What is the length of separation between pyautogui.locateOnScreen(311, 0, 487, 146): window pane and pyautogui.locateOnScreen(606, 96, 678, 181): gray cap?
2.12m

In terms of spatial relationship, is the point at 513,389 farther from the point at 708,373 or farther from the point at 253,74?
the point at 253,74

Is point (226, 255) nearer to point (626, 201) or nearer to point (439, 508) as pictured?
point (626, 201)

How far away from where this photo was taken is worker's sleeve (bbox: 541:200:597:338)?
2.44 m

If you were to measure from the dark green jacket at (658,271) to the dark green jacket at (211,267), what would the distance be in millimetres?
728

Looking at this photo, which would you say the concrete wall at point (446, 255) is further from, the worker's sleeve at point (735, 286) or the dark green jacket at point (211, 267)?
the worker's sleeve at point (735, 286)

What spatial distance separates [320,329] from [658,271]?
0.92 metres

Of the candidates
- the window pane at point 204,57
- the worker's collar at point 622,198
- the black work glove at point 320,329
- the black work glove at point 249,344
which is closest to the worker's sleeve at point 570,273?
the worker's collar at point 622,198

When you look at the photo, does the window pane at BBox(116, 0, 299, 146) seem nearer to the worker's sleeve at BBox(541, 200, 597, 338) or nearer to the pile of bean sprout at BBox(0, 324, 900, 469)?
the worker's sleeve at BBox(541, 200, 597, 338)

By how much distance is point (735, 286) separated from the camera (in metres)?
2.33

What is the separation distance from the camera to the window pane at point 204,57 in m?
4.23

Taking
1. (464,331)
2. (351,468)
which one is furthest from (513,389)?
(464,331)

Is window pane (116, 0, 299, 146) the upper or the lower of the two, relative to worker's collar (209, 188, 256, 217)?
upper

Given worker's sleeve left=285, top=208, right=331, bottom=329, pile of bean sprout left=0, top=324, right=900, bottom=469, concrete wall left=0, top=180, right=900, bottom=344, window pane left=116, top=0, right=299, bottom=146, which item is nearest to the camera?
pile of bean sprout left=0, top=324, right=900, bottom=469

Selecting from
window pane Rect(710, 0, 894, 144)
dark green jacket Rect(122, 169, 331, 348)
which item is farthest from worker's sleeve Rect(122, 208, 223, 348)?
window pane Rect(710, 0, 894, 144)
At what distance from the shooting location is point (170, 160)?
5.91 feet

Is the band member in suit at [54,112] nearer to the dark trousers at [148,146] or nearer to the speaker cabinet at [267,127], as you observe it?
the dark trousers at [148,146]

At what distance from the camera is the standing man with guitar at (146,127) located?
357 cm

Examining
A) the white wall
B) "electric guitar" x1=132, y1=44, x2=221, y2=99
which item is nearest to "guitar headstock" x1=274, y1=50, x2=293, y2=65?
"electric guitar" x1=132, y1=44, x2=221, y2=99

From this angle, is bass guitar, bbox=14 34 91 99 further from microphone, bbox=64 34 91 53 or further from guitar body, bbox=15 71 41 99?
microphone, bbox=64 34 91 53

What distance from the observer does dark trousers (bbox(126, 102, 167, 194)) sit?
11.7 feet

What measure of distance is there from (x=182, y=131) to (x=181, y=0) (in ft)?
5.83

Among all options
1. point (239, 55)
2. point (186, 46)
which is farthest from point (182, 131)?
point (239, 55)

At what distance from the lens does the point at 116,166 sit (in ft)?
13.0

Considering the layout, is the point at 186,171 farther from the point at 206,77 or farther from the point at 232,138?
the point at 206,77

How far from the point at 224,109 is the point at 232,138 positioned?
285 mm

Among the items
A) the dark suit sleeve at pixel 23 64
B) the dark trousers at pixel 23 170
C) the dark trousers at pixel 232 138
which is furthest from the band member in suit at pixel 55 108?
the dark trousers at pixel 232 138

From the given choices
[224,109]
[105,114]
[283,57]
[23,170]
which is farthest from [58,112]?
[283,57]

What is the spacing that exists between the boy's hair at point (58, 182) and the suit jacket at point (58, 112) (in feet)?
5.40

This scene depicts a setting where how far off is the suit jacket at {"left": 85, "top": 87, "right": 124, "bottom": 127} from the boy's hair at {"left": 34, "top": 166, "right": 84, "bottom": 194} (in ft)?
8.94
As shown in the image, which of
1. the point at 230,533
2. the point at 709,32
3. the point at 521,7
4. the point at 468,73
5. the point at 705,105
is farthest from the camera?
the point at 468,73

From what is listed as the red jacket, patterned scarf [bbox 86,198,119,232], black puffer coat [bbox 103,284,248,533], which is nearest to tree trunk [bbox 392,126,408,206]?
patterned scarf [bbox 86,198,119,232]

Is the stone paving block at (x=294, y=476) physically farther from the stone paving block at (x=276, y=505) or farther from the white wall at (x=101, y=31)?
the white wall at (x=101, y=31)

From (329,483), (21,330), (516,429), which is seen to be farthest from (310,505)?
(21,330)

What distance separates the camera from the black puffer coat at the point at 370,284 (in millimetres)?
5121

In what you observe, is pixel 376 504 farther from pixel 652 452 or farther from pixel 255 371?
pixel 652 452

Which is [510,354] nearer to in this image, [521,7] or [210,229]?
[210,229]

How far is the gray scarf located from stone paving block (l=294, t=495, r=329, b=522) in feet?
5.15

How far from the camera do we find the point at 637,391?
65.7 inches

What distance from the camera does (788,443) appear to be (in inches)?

----

• _Brief_: Set down, unchanged, the line that contains "How far from the point" together with every later line in the records, through the last one.

• _Response_:
How far from the point at 224,109 is the point at 232,138 positioned?
285 mm

Among the items
A) the dark suit sleeve at pixel 23 64
B) the dark trousers at pixel 23 170
C) the dark trousers at pixel 232 138
which is furthest from the band member in suit at pixel 55 108?
the dark trousers at pixel 232 138

From the given choices
[224,109]
[105,114]
[283,57]
[23,170]
which is farthest from [58,112]?
[283,57]

What is the spacing that exists between the boy's hair at point (58, 182) and the suit jacket at point (58, 112) (in feet)?
5.40

This scene depicts a setting where how far off is the suit jacket at {"left": 85, "top": 87, "right": 124, "bottom": 127} from the boy's hair at {"left": 34, "top": 166, "right": 84, "bottom": 194} (in ft)?
8.94
As shown in the image, which of
1. the point at 230,533
2. the point at 709,32
3. the point at 521,7
4. the point at 468,73
5. the point at 705,105
is farthest from the camera?
the point at 468,73

From what is listed as the red jacket, patterned scarf [bbox 86,198,119,232], black puffer coat [bbox 103,284,248,533], which is nearest to tree trunk [bbox 392,126,408,206]?
patterned scarf [bbox 86,198,119,232]

Is the stone paving block at (x=294, y=476) physically farther from the stone paving block at (x=276, y=505) or farther from the white wall at (x=101, y=31)?
the white wall at (x=101, y=31)

From (329,483), (21,330), (516,429), which is seen to be farthest from (310,505)?
(21,330)

What distance separates the camera from the black puffer coat at the point at 370,284 (in millimetres)?
5121

In what you observe, is pixel 376 504 farther from pixel 652 452 or farther from pixel 255 371?
pixel 652 452

Which is [510,354] nearer to in this image, [521,7] or [210,229]?
[210,229]

How far is the gray scarf located from stone paving block (l=294, t=495, r=329, b=522) in feet?
5.15

How far from the camera do we find the point at 637,391?
65.7 inches

What distance from the camera does (788,443) appear to be (in inches)?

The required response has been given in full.